:: Problem 1 ::
According to the passage on political parties, what two kinds of interests exist?

:: Supplied passage ::
▶

First, he attacks the prevailing concepts about parties, which, operating under the well-known headings “radical,” “liberal,” “conservative” (also “aristocratic”), “absolutist” (or “reactionary”), and “juste milieu,” originate in the view that we are “living in a period of transition from an old to a new era.” One party wants the new era, the party of “progress” (liberal); the other clings to the old, the “retrograde” (conservative) party. In between are those who want to mediate—the “juste milieu,” loved by the one side for its inclination toward reconciliation, hated or despised by the other for its drift toward weakness. These two major parties, however, contain gradations and varieties. What clings to the old can either stand still (conservative in the narrow sense) or move backwards (reactionary or absolutist). Friends of the new want either progress with the preservation of existing conditions (liberals in the narrow sense), or progress without regard to them—unsparing and from the ground up (radicals). Liberals and radicals are the same in terms of principle, but different in terms of execution. Radicalism is for some a mistaken extreme, for others the loftiest consequence of liberal principles. One is radical, according to liberals, if one applies the principles of “progress” imprudently and without knowledge of [existing] conditions; or, according to the radicals themselves, if one knows how to implement said principles in an uncompromisingly forthright and energetic way. These are the prevailing concepts, says Rohmer [].

The only way for us to acquire a standard for the proper assessment of parties is to answer the question: What is the immediate aim of partisan struggles, and what, in the first place, does each party want to achieve? Certainly nothing more than the chance to organize the state according to its concepts and wishes. And when this chance has been won, what axiom, what principle, what guiding thought determines this organization? Simply, nothing other than their interests. Every party wants to organize the state according to its interests; every party, once it has seized power, gives society a form that corresponds most closely to its own interests. It is their interests, the different interests around which parties revolve, that form the focal point for all impulses and movements in the realm of the state. The nature of these interests also determines the nature of the parties, gives them their content, their principles, molds them into what they are, determines their characteristic features, distinguishes them from each other.

There are two kinds of interests, special interests and general human interests. The former are liberties, privileges; the latter is the law. The fundamental characteristic of privilege is discrimination against the whole in favor of a few. The fundamental characteristic of justice or law is respect for the rights and needs of each individual.

There are, corresponding to these two kinds of interests, two kinds of parties: representatives of privilege and representatives of human interests.

In substance, parties of the first kind are similar to each other; they have a common principle, the same aims and interests. In form, they are divided into three main classes, whose difference is determined by the methods each employs to realize its aims. Since privilege represent nothing more than favoring some at the cost of the whole, a subordination of general interests to special interests, a degradation of the whole into a means and instrument for some, parties of privilege belong to one of these classes, depending on how they exploit the whole for their purposes [] .

The first class represents the party that uses the power of the state directly in order to compel the whole to act in its interest, i.e., to work, to produce, to hand over a portion of its products to the holders of state power under whatever forms and pretexts. This party represents political absolutism. Political absolutism vests in the representative of this party the right to organize the state, i.e., to formulate the manner of applying state power, such that the private interest of the holder of this power, and of those whom he has drawn into his interest, whom he makes his accomplices in order to use them as tools, is thereby placed above the interests of the whole.

◀

:: Records shown ::
▶

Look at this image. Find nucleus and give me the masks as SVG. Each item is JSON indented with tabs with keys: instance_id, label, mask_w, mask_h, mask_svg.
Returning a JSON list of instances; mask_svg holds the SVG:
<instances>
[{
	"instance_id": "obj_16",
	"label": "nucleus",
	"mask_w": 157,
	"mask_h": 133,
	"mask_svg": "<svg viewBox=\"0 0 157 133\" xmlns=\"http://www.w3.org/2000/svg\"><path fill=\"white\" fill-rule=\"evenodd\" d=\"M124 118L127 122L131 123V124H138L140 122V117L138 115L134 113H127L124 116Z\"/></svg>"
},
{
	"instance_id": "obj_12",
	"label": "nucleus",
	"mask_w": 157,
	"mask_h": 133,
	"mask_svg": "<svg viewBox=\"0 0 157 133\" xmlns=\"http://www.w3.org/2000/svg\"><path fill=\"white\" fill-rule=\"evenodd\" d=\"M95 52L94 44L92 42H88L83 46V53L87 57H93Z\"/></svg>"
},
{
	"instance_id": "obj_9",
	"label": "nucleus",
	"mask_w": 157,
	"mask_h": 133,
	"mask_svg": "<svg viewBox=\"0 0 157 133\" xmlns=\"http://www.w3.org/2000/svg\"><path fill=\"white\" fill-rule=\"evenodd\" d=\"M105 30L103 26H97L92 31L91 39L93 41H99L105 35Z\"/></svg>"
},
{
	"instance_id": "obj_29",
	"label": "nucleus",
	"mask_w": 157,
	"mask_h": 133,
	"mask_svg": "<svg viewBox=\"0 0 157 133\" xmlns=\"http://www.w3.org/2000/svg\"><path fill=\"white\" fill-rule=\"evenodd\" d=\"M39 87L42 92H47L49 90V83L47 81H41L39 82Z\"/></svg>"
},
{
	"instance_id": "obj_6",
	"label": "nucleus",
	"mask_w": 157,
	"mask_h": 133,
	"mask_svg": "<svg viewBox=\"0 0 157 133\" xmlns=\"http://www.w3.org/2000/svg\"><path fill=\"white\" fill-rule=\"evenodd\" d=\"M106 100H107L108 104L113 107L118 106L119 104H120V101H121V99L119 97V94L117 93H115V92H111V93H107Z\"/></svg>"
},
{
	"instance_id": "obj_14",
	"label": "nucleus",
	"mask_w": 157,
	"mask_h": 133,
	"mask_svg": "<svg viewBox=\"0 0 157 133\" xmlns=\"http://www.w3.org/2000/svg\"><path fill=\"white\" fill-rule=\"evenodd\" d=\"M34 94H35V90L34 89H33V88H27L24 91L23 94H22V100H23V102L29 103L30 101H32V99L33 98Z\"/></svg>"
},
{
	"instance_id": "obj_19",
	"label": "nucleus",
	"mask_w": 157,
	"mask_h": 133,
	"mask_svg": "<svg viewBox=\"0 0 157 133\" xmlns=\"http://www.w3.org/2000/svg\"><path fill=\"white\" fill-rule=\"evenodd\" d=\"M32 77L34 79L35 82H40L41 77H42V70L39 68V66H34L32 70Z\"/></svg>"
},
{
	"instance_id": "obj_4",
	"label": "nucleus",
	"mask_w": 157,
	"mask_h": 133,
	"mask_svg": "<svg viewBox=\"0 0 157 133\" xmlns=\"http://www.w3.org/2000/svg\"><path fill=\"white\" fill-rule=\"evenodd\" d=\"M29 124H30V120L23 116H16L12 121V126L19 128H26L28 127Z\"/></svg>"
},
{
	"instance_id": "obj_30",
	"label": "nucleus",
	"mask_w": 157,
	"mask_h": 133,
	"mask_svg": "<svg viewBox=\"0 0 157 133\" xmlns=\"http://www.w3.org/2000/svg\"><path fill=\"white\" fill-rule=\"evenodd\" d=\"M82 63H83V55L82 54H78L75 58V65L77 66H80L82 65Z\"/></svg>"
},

◀

:: Problem 2 ::
In the entries, from their first line through the line containing "87L42 92H47L49 90V83L47", change "masks" to "outlines". Give back only those lines, otherwise unaltered.

:: Correct result 1 ::
Special interests and general human interests.

:: Correct result 2 ::
Look at this image. Find nucleus and give me the outlines as SVG. Each item is JSON indented with tabs with keys: instance_id, label, mask_w, mask_h, mask_svg.
Returning a JSON list of instances; mask_svg holds the SVG:
<instances>
[{
	"instance_id": "obj_16",
	"label": "nucleus",
	"mask_w": 157,
	"mask_h": 133,
	"mask_svg": "<svg viewBox=\"0 0 157 133\" xmlns=\"http://www.w3.org/2000/svg\"><path fill=\"white\" fill-rule=\"evenodd\" d=\"M124 118L127 122L131 123V124H138L140 122V117L138 115L134 113H127L124 116Z\"/></svg>"
},
{
	"instance_id": "obj_12",
	"label": "nucleus",
	"mask_w": 157,
	"mask_h": 133,
	"mask_svg": "<svg viewBox=\"0 0 157 133\" xmlns=\"http://www.w3.org/2000/svg\"><path fill=\"white\" fill-rule=\"evenodd\" d=\"M95 52L94 44L92 42H88L83 46V53L87 57H93Z\"/></svg>"
},
{
	"instance_id": "obj_9",
	"label": "nucleus",
	"mask_w": 157,
	"mask_h": 133,
	"mask_svg": "<svg viewBox=\"0 0 157 133\" xmlns=\"http://www.w3.org/2000/svg\"><path fill=\"white\" fill-rule=\"evenodd\" d=\"M105 30L103 26H97L92 31L91 39L93 41H99L105 35Z\"/></svg>"
},
{
	"instance_id": "obj_29",
	"label": "nucleus",
	"mask_w": 157,
	"mask_h": 133,
	"mask_svg": "<svg viewBox=\"0 0 157 133\" xmlns=\"http://www.w3.org/2000/svg\"><path fill=\"white\" fill-rule=\"evenodd\" d=\"M39 87L42 92H47L49 90V83L47 81H41L39 82Z\"/></svg>"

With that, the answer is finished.